• _Lesetext_
··········
# Motherboard Ethernet Controller Treiber? Woher?



## bigfella (10. März 2007)

Hallo, 

habe folgendes Problem.
Habe mir über Ebay folgendes Mainboard ersteigert:

 	845PE Max2 ( MS-6704 Version 2.0 )

Leider fehlte die Treibercd.
Nach der Windows XP Pro Installation wird im Gerätemanager Audio-, Ethernet- und Raidcontroller nicht erkannt.

Hab auf der MSI nach solchen Treibern schon gesucht, jedoch nicht fündig geworden.
Was kann ich nun machen das ich die beiden Sachen dennoch zum Laufen bringe?

Gibts da vielleicht einen "Universaltreiber"?
Vielen Dank für Eure Hilfe.


----------



## Andreas Späth (10. März 2007)

Hast du SP2 installiert? Falls nicht könnte das eventuell schon helfen.
Oder probier mal das MSI Liveupdate http://www.msi-computer.de/produkte/main_idx_view.php?Prod_id=276&Seite=Programme


----------



## bigfella (11. März 2007)

Also ich hab 2 Partionen.
Einmal Vista und eben einmal XP Pro.
Unter Vista wird das Mainboard samt Netzwerk-Onboardchip erkannt.
Deshalb kann ich auf surfen.

Jedoch unter XP nicht.
··········
• _Erfasste Daten_
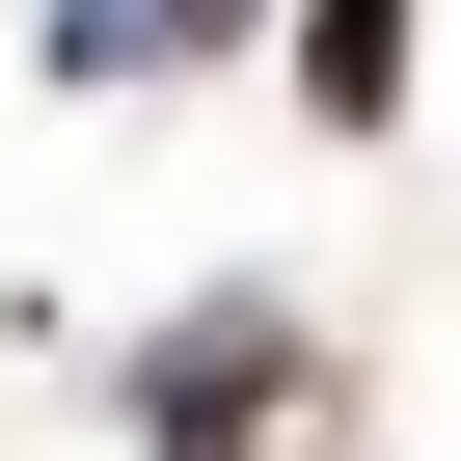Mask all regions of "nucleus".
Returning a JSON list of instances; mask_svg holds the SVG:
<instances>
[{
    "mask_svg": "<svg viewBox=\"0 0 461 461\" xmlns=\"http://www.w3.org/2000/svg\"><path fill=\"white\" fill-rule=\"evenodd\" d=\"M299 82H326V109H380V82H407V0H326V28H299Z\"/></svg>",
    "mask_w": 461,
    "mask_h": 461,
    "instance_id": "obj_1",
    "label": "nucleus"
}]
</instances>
··········
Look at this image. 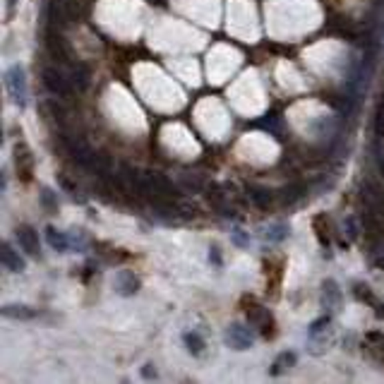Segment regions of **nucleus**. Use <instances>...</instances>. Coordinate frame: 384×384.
··········
• _Aufgaben_
**1.** Beantworten Sie kurz diese Fragen zum Lesetext über den fehlenden Mainboard-Treiber:
(a) Welches Mainboard hat bigfella über Ebay ersteigert?
(b) Welche Controller erkennt der Gerätemanager nach der Installation von Windows XP Pro nicht?
(c) Unter welchem Betriebssystem werden das Mainboard und der Netzwerk-Onboardchip erkannt?
**2.** Setzen Sie den Lesetext über den fehlenden Mainboard-Treiber nach seinem letzten Satz mit einigen Sätzen fort.
Die Datensätze haben mit dem Lesetext nichts zu tun.

• _Lösungen_
**1.**
(a) Das 845PE Max2 (MS-6704 Version 2.0).
(b) Den Audio-, den Ethernet- und den Raidcontroller.
(c) Unter Vista.

**2.**
Kann also unter XP auch kein Liveupdate von MSI durchführen. 
Hab das ja auch schon probiert 

Deswegen bräuchte ich am besten wohl n Image von der MSI CD....
Bzw. halt das passende File...

Könnte mir da jemand helfen?
Hat da jemand evtl sogar das gleiche Board

Vielen Dank


----------



## gorim (11. März 2007)

Das INF-Update schon probiert?
http://www.msi-computer.de/produkte/main_idx_view.php?Prod_id=276&Seite=Treiber

Allerdings gibt es zwei verschiedene Boards mit der Bezeichnung.

bis dann
gorim


----------



## bigfella (11. März 2007)

Ja, hab ich auch schon installiert und neu gestartet.
Funktioniert immer noch nicht.

Hat vielleicht sonst noch jemand eine Idee?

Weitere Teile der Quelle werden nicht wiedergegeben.